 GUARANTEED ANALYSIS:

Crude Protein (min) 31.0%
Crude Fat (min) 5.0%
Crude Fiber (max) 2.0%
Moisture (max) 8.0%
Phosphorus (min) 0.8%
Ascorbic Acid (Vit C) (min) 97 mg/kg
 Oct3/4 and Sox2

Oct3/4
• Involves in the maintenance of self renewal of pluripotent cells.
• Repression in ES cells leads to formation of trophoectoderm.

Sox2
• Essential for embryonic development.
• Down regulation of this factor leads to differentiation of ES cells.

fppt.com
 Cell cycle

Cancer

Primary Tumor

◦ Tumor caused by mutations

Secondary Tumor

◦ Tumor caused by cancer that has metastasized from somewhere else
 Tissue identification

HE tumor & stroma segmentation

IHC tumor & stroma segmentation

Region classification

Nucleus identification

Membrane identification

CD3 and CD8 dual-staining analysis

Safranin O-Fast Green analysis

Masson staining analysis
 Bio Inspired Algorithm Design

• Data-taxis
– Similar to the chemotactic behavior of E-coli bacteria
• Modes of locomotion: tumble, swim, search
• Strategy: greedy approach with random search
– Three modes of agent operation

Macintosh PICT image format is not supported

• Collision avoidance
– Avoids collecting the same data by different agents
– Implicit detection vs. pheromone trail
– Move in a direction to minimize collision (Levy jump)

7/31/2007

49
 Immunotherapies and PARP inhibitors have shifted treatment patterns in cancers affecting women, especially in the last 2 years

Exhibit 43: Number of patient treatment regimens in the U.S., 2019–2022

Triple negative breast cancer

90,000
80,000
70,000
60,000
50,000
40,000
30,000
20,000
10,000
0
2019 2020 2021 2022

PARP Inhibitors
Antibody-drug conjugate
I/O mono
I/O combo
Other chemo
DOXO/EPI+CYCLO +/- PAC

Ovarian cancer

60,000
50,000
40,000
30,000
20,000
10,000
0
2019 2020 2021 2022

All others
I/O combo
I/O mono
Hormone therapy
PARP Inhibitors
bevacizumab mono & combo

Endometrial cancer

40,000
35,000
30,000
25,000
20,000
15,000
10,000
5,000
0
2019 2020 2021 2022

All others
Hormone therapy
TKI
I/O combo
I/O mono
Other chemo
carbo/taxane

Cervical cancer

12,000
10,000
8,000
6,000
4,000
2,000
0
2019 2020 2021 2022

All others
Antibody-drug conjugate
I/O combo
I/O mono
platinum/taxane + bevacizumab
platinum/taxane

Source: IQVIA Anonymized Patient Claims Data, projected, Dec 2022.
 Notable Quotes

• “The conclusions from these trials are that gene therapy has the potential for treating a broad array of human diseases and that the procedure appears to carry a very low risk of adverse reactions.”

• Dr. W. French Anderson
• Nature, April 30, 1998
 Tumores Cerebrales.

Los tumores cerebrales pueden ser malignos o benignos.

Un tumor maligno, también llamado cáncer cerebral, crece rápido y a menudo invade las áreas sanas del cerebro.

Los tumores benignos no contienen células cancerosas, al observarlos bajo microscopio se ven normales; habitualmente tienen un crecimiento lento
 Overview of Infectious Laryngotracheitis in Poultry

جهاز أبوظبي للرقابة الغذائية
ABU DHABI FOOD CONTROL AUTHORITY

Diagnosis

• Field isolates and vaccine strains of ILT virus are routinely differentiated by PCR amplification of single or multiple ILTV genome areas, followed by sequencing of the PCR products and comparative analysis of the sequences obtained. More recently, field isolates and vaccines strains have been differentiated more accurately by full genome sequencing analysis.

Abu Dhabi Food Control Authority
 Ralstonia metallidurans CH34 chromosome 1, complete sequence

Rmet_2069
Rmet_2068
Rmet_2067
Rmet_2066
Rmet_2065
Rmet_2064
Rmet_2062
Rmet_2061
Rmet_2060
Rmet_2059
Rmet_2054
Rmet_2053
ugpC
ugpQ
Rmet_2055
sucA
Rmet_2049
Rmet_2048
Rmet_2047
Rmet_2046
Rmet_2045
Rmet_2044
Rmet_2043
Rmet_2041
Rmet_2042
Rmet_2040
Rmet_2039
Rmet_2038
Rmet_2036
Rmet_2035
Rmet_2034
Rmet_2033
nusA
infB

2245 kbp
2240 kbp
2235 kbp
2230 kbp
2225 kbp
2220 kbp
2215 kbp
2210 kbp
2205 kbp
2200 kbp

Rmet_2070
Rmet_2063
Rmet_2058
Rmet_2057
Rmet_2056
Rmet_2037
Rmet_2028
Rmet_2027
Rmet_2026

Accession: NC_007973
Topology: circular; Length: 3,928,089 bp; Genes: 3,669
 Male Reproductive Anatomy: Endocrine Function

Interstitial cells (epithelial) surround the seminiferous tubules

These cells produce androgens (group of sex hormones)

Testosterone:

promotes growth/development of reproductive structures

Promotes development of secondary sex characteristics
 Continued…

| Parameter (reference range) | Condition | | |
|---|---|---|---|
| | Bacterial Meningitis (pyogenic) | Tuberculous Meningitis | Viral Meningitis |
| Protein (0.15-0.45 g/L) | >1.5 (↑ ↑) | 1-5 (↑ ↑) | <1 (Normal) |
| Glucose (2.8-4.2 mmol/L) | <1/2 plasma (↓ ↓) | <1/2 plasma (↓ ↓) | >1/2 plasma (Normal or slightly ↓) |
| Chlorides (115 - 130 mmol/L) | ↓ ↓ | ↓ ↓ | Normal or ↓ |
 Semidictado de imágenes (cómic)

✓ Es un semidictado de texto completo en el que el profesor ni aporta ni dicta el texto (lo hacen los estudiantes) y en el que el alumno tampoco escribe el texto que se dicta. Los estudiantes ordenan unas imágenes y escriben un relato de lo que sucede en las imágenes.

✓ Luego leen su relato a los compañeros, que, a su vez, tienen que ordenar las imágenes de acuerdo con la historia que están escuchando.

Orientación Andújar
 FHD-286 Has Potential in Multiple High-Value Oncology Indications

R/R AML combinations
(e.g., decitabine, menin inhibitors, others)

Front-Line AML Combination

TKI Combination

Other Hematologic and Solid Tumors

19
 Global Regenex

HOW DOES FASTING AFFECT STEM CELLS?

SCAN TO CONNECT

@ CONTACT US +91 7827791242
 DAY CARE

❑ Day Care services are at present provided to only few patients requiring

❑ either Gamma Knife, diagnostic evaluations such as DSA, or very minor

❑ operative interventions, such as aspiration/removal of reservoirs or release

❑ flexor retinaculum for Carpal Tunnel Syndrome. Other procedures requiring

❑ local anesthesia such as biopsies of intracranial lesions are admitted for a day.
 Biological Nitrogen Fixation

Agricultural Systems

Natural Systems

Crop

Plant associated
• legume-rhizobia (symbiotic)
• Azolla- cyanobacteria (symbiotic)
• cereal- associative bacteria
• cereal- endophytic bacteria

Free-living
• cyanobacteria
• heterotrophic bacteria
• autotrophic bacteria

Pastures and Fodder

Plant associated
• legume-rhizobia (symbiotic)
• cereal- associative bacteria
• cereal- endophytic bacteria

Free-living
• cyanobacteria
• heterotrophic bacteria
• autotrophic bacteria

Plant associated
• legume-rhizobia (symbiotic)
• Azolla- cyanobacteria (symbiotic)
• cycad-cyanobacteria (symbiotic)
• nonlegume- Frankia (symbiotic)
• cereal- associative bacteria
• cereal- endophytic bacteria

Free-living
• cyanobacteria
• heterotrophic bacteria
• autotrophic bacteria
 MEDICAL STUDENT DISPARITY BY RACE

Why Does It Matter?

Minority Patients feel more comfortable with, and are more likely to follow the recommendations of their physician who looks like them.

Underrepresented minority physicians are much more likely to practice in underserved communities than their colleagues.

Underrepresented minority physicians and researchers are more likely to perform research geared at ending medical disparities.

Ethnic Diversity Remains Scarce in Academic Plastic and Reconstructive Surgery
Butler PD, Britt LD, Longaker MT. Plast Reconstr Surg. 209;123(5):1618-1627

########################################

What needs to be done
From the material above, please return each line containing "requiring".

Solution to this task
❑ Day Care services are at present provided to only few patients requiring
❑ flexor retinaculum for Carpal Tunnel Syndrome. Other procedures requiring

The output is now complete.